| Exercise details |
Retype, word for word, every line starting at the line with "What distance separates" and ending with the final line of the entries; skip the pictures.

| Records to process |

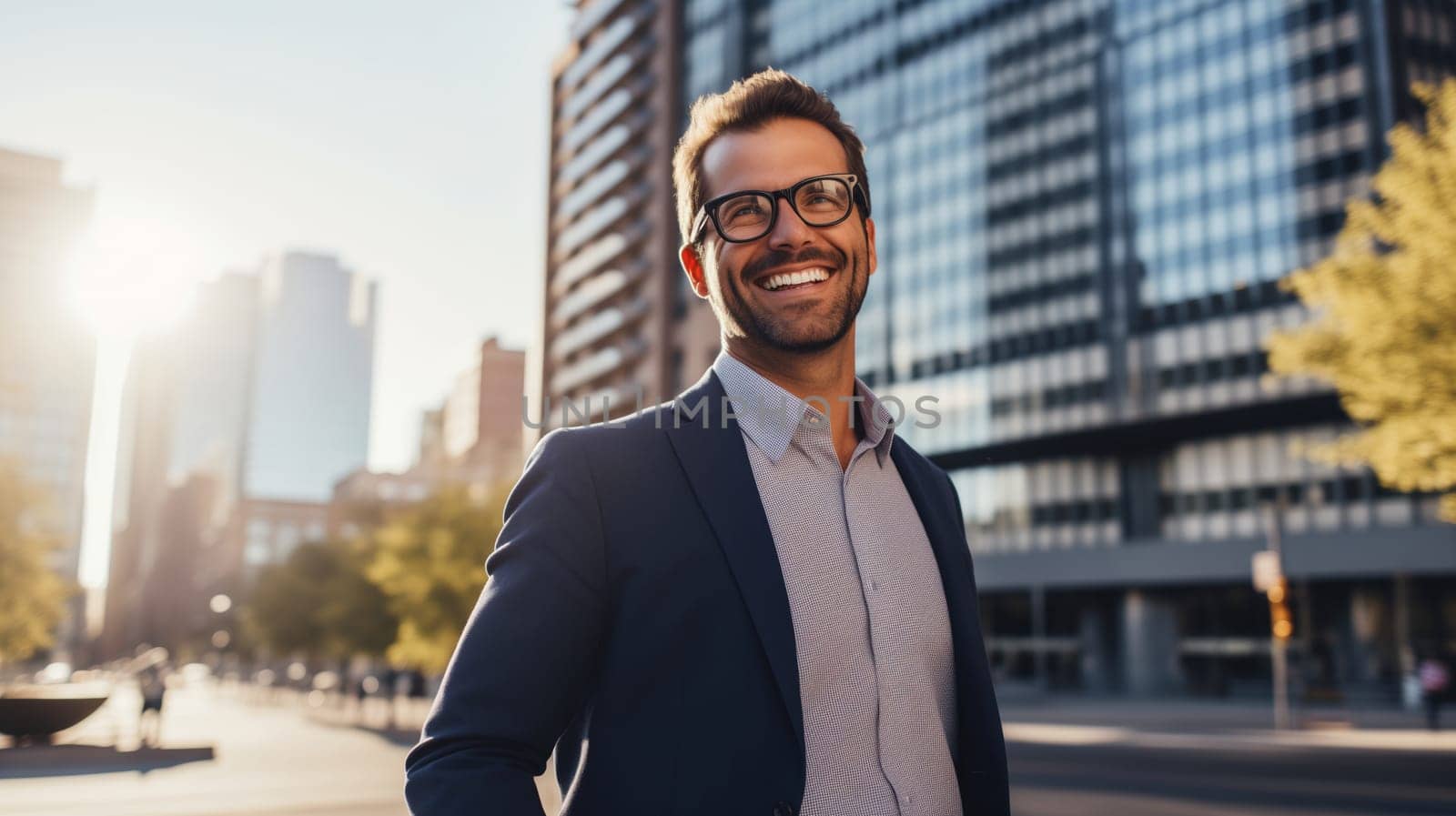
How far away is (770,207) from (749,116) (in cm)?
19

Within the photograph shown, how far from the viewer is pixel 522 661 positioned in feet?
5.61

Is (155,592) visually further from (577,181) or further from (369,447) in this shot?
(577,181)

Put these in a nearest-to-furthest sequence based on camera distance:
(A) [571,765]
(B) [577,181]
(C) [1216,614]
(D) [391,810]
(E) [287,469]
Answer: (A) [571,765] → (D) [391,810] → (C) [1216,614] → (B) [577,181] → (E) [287,469]

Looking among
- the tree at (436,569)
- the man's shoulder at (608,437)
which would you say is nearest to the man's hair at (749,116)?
the man's shoulder at (608,437)

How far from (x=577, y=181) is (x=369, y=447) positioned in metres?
107

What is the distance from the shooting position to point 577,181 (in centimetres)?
8881

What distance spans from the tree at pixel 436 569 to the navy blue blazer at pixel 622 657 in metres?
36.7

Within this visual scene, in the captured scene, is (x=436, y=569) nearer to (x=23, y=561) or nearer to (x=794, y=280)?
(x=23, y=561)

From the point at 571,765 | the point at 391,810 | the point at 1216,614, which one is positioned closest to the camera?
the point at 571,765

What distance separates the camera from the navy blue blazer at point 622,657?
169 cm

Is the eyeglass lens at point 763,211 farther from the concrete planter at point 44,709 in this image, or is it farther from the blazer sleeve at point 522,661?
the concrete planter at point 44,709

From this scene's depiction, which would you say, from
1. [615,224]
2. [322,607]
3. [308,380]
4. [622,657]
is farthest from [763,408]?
[308,380]

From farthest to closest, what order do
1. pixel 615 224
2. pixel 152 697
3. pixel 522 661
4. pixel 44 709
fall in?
pixel 615 224 < pixel 152 697 < pixel 44 709 < pixel 522 661

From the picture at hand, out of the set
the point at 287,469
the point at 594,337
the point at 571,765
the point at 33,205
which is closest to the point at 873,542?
the point at 571,765
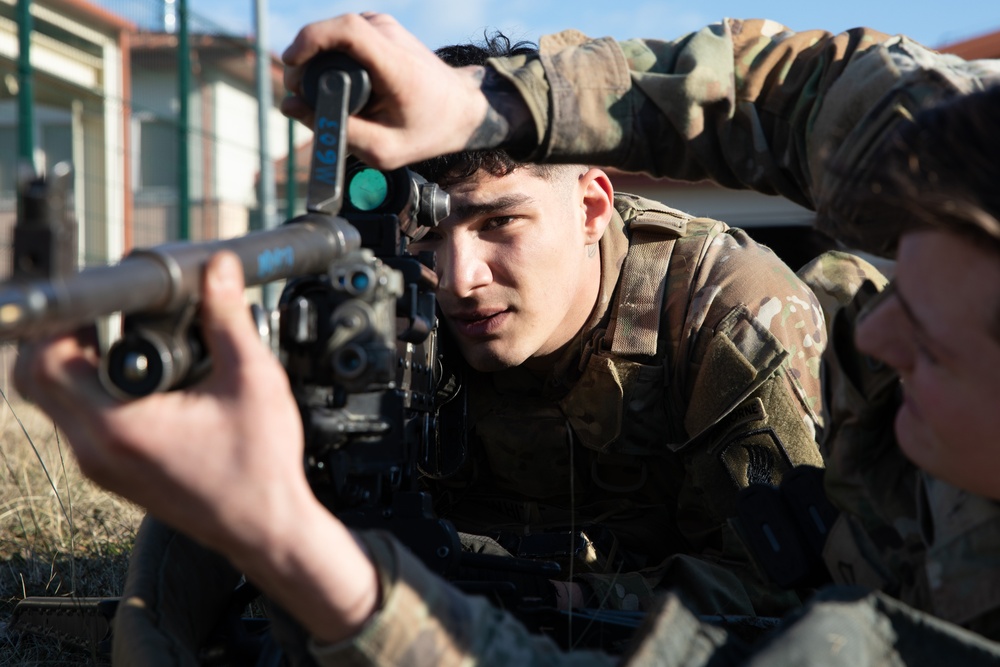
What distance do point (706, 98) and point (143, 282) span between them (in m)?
1.46

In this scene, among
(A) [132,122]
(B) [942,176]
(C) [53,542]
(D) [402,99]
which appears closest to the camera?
(B) [942,176]

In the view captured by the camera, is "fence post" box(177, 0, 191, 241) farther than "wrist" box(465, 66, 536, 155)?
Yes

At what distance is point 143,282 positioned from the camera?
1276mm

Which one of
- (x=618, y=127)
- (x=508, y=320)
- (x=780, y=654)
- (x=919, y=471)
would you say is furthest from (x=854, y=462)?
(x=508, y=320)

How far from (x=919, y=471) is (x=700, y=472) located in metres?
1.10

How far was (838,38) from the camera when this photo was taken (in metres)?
2.37

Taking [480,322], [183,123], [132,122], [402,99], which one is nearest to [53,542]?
A: [480,322]

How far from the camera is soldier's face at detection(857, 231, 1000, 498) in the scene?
1.45 metres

| Exercise solution |
What distance separates the camera from the navy blue blazer at point 622,657?
169 cm

Is the eyeglass lens at point 763,211 farther from the concrete planter at point 44,709 in this image, or is it farther from the blazer sleeve at point 522,661?
the concrete planter at point 44,709

From this scene's depiction, which would you say, from
1. [615,224]
2. [322,607]
3. [308,380]
4. [622,657]
is farthest from [763,408]?
[308,380]

From farthest to closest, what order do
1. pixel 615 224
2. pixel 152 697
3. pixel 522 661
4. pixel 44 709
fall in?
pixel 615 224 < pixel 152 697 < pixel 44 709 < pixel 522 661

From the picture at hand, out of the set
the point at 287,469
the point at 594,337
the point at 571,765
the point at 33,205
which is closest to the point at 873,542?
the point at 571,765
What distance do point (706, 98) and point (143, 282) span between them (in m)?
1.46

In this scene, among
(A) [132,122]
(B) [942,176]
(C) [53,542]
(D) [402,99]
which appears closest to the camera?
(B) [942,176]

In the view captured by the camera, is "fence post" box(177, 0, 191, 241) farther than "wrist" box(465, 66, 536, 155)?
Yes

At what distance is point 143,282 positioned from the camera?
1276mm

Which one of
- (x=618, y=127)
- (x=508, y=320)
- (x=780, y=654)
- (x=919, y=471)
would you say is furthest from (x=854, y=462)?
(x=508, y=320)

How far from (x=919, y=471) is (x=700, y=472) located in metres?
1.10

How far was (838,38) from the camera when this photo was taken (in metres)?
2.37

Taking [480,322], [183,123], [132,122], [402,99], which one is nearest to [53,542]?
A: [480,322]

How far from the camera is soldier's face at detection(857, 231, 1000, 498) in the scene?
1.45 metres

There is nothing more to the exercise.